[Opening DATA TO EXAMINE section]

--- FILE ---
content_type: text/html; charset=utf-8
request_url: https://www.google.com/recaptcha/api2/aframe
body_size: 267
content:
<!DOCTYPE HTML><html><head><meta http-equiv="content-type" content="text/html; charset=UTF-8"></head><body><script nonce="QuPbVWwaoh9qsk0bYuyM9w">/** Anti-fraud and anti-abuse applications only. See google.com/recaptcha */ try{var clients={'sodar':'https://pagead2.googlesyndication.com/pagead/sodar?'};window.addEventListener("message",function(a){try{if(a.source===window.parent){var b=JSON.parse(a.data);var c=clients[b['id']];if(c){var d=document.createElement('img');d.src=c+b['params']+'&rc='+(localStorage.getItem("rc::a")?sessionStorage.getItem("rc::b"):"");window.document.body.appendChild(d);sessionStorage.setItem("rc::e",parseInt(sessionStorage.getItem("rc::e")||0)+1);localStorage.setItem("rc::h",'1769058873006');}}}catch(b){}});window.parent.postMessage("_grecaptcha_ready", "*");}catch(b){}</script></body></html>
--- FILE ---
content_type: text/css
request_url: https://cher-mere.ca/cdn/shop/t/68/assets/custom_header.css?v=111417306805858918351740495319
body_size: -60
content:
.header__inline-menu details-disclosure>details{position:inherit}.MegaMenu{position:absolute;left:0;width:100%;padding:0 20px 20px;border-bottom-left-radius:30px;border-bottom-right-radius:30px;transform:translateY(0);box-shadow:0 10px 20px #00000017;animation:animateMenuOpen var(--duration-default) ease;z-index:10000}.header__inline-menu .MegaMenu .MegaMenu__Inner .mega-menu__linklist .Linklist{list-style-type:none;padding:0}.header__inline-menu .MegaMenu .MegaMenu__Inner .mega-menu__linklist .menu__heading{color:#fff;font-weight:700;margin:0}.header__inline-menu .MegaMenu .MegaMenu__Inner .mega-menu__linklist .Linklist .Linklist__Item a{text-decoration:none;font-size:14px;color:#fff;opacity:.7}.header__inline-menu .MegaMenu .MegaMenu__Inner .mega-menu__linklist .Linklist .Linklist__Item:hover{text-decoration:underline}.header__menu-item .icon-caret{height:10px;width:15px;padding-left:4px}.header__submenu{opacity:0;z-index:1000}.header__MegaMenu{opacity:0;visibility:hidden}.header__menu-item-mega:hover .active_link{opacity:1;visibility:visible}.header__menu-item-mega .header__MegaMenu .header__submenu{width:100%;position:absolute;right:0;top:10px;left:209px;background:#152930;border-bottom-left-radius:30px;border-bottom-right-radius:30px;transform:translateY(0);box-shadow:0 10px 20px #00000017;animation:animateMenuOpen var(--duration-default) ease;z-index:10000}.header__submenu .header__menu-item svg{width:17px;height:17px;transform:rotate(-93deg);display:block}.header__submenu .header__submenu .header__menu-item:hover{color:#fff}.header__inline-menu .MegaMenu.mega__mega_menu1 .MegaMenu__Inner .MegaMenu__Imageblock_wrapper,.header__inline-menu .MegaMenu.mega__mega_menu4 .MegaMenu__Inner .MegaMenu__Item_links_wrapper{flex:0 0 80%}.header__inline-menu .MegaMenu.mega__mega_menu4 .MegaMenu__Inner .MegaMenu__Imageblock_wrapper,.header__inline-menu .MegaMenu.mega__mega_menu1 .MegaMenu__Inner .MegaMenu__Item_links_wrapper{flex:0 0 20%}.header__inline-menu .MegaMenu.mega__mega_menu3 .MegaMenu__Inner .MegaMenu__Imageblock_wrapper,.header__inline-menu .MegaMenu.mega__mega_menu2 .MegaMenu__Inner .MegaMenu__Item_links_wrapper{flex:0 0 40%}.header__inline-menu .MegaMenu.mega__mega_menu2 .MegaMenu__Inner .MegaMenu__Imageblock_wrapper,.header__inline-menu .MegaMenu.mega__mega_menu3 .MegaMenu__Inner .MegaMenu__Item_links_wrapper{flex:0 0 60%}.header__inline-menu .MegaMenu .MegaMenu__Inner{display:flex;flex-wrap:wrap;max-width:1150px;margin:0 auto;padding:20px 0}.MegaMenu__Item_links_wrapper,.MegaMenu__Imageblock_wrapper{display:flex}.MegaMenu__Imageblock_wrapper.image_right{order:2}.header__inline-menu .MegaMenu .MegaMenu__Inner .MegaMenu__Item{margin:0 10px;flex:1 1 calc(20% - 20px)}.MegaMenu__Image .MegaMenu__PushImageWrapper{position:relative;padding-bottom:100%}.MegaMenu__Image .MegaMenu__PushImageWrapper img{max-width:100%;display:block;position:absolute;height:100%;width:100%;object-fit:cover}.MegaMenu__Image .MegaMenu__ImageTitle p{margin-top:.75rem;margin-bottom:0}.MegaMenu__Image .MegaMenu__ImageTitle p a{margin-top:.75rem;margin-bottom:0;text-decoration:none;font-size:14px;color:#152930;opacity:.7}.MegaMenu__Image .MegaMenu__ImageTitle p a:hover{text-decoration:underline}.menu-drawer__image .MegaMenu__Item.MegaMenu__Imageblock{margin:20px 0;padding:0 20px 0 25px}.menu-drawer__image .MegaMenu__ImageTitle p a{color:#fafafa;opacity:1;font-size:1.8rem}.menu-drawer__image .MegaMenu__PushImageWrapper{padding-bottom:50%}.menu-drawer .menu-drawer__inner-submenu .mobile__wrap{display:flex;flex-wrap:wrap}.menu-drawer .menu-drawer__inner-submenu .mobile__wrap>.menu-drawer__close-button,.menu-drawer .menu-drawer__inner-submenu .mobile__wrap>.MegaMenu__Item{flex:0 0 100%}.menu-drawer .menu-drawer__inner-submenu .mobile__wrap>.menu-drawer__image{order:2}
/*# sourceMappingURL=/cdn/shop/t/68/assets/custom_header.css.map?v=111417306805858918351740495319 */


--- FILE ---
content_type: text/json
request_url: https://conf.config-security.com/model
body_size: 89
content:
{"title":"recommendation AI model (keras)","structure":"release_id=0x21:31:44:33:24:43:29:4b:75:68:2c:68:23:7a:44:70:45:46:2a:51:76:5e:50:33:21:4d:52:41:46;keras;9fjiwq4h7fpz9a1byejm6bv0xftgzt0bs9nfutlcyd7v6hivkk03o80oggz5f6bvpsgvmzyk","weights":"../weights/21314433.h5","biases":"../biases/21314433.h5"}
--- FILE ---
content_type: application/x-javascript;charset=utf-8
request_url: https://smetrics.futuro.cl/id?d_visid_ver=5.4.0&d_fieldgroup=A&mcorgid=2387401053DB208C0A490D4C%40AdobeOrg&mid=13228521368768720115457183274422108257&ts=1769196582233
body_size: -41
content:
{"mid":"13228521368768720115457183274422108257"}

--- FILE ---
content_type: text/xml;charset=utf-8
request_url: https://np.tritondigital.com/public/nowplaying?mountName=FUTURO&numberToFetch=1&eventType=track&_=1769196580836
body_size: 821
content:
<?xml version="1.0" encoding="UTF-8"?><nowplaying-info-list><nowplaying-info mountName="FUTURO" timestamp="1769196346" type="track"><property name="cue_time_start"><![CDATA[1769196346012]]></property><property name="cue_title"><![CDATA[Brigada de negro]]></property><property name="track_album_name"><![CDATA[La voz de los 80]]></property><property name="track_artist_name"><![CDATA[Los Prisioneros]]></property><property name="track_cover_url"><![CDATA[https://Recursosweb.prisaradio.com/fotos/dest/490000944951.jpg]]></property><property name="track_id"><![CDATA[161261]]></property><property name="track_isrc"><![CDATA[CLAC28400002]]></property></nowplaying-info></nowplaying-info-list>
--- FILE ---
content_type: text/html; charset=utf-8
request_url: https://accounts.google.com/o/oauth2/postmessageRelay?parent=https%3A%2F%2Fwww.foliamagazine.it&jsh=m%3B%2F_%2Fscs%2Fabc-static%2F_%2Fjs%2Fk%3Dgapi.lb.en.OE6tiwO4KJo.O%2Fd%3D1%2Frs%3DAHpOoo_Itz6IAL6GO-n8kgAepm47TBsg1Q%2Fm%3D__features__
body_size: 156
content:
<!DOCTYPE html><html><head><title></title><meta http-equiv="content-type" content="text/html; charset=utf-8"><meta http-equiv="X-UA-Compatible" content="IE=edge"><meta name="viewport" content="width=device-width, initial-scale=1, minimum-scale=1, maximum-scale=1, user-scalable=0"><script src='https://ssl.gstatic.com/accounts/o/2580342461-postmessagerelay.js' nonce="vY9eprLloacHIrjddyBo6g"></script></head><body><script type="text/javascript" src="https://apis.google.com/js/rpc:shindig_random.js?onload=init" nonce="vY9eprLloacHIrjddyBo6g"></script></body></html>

[Closing DATA TO EXAMINE section]

Please copy, word for word, every line from the first line of the records through the line containing "content_type: text/css", with both of those lines included and nothing else.

--- FILE ---
content_type: text/html; charset=utf-8
request_url: https://www.google.com/recaptcha/api2/aframe
body_size: 267
content:
<!DOCTYPE HTML><html><head><meta http-equiv="content-type" content="text/html; charset=UTF-8"></head><body><script nonce="QuPbVWwaoh9qsk0bYuyM9w">/** Anti-fraud and anti-abuse applications only. See google.com/recaptcha */ try{var clients={'sodar':'https://pagead2.googlesyndication.com/pagead/sodar?'};window.addEventListener("message",function(a){try{if(a.source===window.parent){var b=JSON.parse(a.data);var c=clients[b['id']];if(c){var d=document.createElement('img');d.src=c+b['params']+'&rc='+(localStorage.getItem("rc::a")?sessionStorage.getItem("rc::b"):"");window.document.body.appendChild(d);sessionStorage.setItem("rc::e",parseInt(sessionStorage.getItem("rc::e")||0)+1);localStorage.setItem("rc::h",'1769058873006');}}}catch(b){}});window.parent.postMessage("_grecaptcha_ready", "*");}catch(b){}</script></body></html>
--- FILE ---
content_type: text/css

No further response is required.